Since disease stage is a golden indicator of prognosis, more accurate results would be obtained if the expression status of NOP 16 and pathological stage were combined to jointly predict the patient outcome. Different clinicopathological factors were assigned to the corresponding cut-off values, adding up to obtain the total score, and finally the 1-, 3-, and 5-year survival rate of each HCC patient were evaluated based on the total score. A higher total score on the nomogram indicates a worse prognosis. The expression level of NOP 16 had relatively little effect on the total score (Fig. 8A). Nomograms were drawn with 1000 isoback replicates by Bootstrap (Fig. 8B and C). The results showed that the bootstrap-corrected c-index of the nomogram was 0.671 (95% CI = 0.638–0.7.4), which means that the survival outcome predicted by the model is consistent with the actual survival outcome.
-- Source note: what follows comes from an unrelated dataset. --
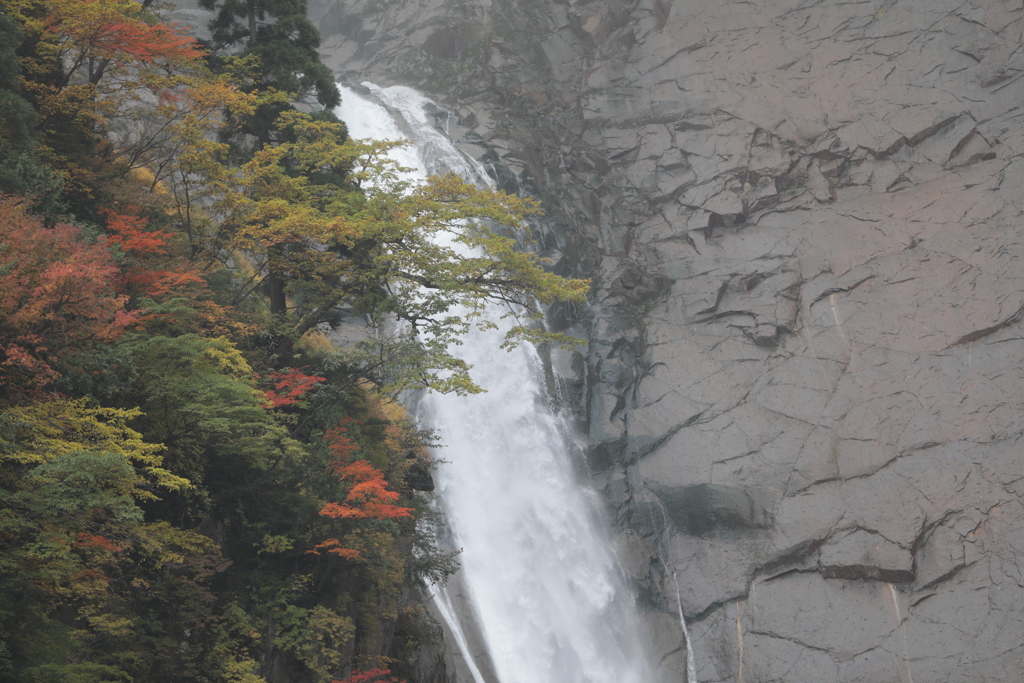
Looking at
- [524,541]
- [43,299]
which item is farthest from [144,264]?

3.9NOP16 expression correlated with T-lymphocyte infiltration in LIHC

Immune cells play a role in inducing EMT and promoting tumor metastasis. The various immune cells that accumulate in the tumor stroma interact with neighboring cancer cells to activate the previously dormant EMT progression [17]. Therefore, this study further analyzed the subsets of immune cells responsible for the upregulation of NOP 16 expression. To identify cell types expressing NOP16, we used single-cell RNA sequencing data, GSE112271, from all seven hepatocellular carcinoma samples. We used a canonical marker set to classify the cells into 12 major cell lines (Fig. 9A and B), HPLC-like (e.g., tumour-associated hepatic progenitor cells, epithelial cells, liver bud hepatic cells, enterocytes and other immune cells (e.g., NK cells, B cells, CD cells, monocytes, Treg cells, and giant cells) are uncommon cell types. NOP16 was particularly highly expressed in T cells (Fig. 9C and D).

We downloaded the LlHC scRNA sequencing data and analysed the pathways enriched by NOP16. The results suggested that EMT markers and genes upregulated by reactive oxygen species (ROS) were significantly enriched (Fig. 9E). This result is highly consistent with our previous experimental results.